It was an awe inspiring experience to participate in this event, at which I heard people talk about their lives, careers, achievements and education in a multigenerational setting. I was struck by the honesty and openness with which fathers, daughters, grandfathers, mothers, aunties and younger generations spoke in front of each other of the ups and downs, challenges and triumphs as they battle with social, institutional, family and personal hurdles; hurdles of geographic displacement, career blockages and mainstream educational misrecognitions. I felt I was amidst a life-support system as it was being lived in the present yet connected to long-established habits of gathering and yarning, story-telling and music-making. These habits were referenced at the cultural event through introductions to networks of websites, archives, books, reading rooms, consultancies, organisations and films. The cultural event that took place in the Brooks Building was a nexus pulling together these multiple threads. On those two days in January 2023, personal biographies testified to, anchored and made vivid, many landmark, social and political moments in British and International history relating to the African-Caribbean diaspora.


The way the Manchester-based African-Caribbean community creates and sustains its support system through the on-going work of meeting, communicating, discussing and organising provides a model for us all. It is a model that I hope to keep trying to articulate inside Man Met, where our current academic terms such as, ‘co-production’ cannot capture the human endeavours involved in living community.

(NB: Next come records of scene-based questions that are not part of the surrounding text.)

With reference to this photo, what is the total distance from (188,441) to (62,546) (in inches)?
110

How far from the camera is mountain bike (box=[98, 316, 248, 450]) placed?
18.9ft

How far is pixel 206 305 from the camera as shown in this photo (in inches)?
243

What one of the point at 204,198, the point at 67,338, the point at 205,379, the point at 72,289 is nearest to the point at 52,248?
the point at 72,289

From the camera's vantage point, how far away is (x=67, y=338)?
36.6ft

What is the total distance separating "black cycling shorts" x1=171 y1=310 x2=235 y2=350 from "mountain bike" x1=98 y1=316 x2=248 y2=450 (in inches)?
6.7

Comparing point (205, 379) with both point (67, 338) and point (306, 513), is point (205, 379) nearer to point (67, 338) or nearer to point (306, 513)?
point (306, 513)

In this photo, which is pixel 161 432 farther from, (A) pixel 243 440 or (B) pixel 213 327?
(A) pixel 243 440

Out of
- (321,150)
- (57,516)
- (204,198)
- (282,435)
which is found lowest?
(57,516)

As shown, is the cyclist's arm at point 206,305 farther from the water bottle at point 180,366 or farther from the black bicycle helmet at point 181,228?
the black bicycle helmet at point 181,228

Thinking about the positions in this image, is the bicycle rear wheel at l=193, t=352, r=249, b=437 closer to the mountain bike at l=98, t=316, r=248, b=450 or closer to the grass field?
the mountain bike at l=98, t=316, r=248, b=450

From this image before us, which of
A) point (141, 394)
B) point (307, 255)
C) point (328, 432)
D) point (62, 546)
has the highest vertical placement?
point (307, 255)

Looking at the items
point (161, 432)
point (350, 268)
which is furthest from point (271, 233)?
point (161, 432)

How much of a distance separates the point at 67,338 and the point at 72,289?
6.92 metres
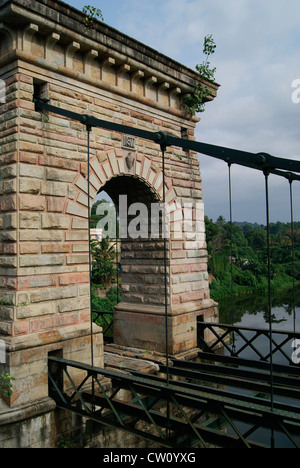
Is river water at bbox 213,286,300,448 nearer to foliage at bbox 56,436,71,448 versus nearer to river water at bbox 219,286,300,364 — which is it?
river water at bbox 219,286,300,364

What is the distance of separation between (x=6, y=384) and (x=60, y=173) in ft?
9.68

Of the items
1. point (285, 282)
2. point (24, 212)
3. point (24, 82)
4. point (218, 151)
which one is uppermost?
point (24, 82)

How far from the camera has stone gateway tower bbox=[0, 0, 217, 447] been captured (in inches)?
213

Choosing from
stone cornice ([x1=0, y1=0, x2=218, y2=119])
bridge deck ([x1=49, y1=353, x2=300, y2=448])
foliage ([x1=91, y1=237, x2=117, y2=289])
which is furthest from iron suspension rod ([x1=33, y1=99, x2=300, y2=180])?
foliage ([x1=91, y1=237, x2=117, y2=289])

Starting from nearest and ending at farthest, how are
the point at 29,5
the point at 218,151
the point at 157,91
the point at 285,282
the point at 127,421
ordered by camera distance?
the point at 218,151 < the point at 29,5 < the point at 127,421 < the point at 157,91 < the point at 285,282

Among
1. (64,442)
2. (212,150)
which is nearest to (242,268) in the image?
(64,442)

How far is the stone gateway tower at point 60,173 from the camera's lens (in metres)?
5.41

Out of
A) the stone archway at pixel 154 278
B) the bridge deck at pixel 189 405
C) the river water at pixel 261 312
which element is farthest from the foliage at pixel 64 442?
the river water at pixel 261 312

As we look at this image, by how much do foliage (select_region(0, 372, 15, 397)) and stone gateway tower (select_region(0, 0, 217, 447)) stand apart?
0.30 feet

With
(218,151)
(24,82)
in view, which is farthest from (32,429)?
(24,82)

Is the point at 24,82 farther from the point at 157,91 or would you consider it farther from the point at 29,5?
the point at 157,91

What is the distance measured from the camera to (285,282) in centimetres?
3828

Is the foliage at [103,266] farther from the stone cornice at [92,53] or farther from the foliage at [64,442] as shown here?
the foliage at [64,442]

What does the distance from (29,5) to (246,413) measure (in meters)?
5.66
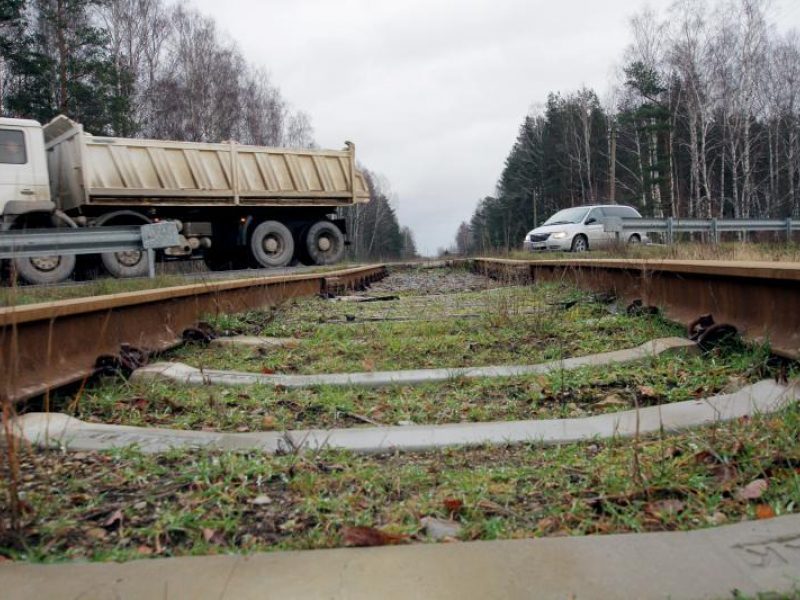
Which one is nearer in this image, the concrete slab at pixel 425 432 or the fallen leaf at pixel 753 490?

My job at the event was to speak about the Children without Limits Saturday school which takes place in the Brooks Building and is organised by Andrew Lenehan. Andrew has also created an education community and I can testify to the values, work and dedication that it takes to enable 400 local primary school children to be taught by Man Met’s undergraduate (UG), masters and PGCE trainee teachers with the support of students from the Faculty of Science and Engineering, where Andrew is based. The Science and Engineering students act as classroom assistants who sit along side the children and support the 30 classroom teachers. Working together this creates a lively, stimulating and joyous educational environment. To keep this supplemental educational community breathing Andrew liaises with

12 local primary school headteachers and staff and guides communication with parents and carers. Building and maintaining living communities is always hard and precarious work. We look to you, the African-Caribbean community, to teach and inspire us – thank you!